Task statement: Copy out every line of the material below word for word, leaving out the pictures.

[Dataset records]
┌──

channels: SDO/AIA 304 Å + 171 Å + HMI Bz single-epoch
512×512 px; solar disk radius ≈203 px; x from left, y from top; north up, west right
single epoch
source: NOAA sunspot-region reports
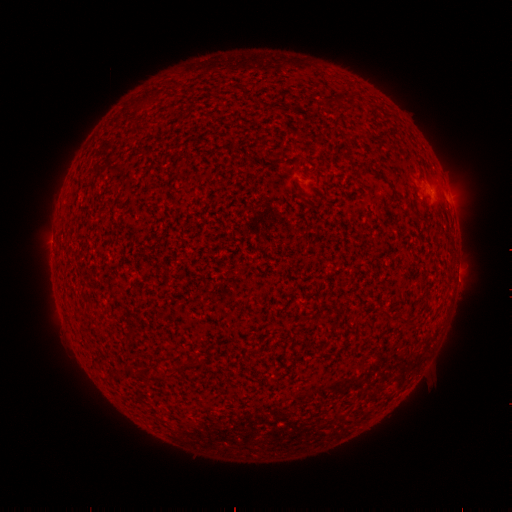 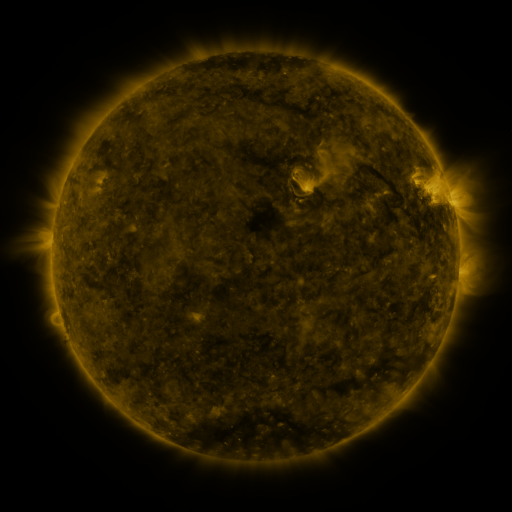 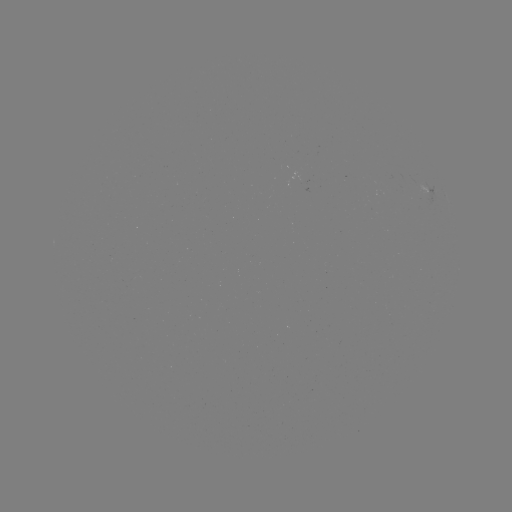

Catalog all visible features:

└──

Finished task:
channels: SDO/AIA 304 Å + 171 Å + HMI Bz single-epoch
512×512 px; solar disk radius ≈203 px; x from left, y from top; north up, west right
single epoch
source: NOAA sunspot-region reports

Catalog all visible features:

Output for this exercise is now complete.